Nineteen-Forty France danced and sang
in its out-door’s Strasbourg cabaret
where a young Jew boy spoke.
Spoke with a wind gust
before his people were bovine-porcine,
herded by goose steppers to Herr Wolfsk’s kitchen.
His big black ovens birthing death.
Big belly’s of white smoke pushed into a sky, shut eyed.
“Ouch, ouch Auschwitz!”
jeered the fair haired Hitlerjugends,
clean slates, neat, watching thin meat
eaten customarily by monumental infernos
while hearing Wagner’s “Tan Hauser”
within a spit, spit, spiting distance.
Marcel, the young boy, who spoke
before the wrong camp, knew the reek
of his tatinka, a kosher butcher, put on the slab
before the combustion. Before the putrid sin.
Oh, sweet silence.
Oh, sweet shield.
The boy will murder his voice
before it’s stolen by the last lethal lullaby.

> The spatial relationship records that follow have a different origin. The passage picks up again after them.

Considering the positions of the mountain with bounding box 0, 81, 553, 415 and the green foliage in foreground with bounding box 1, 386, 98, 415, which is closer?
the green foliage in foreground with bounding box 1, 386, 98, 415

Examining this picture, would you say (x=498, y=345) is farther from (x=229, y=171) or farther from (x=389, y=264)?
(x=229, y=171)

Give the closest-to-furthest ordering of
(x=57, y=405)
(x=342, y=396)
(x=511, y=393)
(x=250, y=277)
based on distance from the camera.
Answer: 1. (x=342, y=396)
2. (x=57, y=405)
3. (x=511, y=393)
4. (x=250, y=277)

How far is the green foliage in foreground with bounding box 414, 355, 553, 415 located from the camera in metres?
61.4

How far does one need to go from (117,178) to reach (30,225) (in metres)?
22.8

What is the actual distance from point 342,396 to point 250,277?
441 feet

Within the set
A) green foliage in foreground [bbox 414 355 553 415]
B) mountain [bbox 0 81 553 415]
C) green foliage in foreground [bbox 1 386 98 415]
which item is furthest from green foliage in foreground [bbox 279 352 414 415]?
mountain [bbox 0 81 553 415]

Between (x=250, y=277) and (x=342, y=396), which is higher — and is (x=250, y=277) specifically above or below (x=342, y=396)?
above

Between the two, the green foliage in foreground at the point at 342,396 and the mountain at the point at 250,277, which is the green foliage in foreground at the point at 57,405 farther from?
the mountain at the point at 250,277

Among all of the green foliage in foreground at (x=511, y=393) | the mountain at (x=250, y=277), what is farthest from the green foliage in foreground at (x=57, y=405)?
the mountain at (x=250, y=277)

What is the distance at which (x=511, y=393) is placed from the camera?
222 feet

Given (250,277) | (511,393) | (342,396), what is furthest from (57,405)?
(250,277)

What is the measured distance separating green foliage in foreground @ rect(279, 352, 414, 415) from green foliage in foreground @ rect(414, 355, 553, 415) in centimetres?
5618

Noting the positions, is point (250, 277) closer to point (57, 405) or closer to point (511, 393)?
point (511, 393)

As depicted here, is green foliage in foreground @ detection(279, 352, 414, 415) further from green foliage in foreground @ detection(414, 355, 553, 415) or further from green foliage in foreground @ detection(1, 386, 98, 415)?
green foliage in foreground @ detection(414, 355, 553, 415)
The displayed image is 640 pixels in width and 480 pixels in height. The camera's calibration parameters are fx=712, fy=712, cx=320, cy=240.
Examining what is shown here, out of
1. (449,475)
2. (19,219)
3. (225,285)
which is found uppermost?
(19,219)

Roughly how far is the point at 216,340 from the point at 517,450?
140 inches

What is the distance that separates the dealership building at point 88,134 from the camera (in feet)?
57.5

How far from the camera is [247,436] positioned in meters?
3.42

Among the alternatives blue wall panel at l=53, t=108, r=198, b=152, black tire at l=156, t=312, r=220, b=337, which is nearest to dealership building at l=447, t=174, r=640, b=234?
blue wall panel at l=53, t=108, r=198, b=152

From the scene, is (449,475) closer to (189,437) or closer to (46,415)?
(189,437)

Quiet - saving when leading little ones to Switzerland.
Young father, teacher of mime.
No voice will save a child.
Little hands moving around round faces,
cupping pink ears, tongues stirring overtime,
eyelids stretched down before the herder child,
who’d become the man with the white face,
wearing a striped pull over and a be-flowered silk opera hat.
Bip the Clown, outfitted to underline life's fragility.
Giant, generous gestures on stage,
his only words,
making us laugh like pink eared children.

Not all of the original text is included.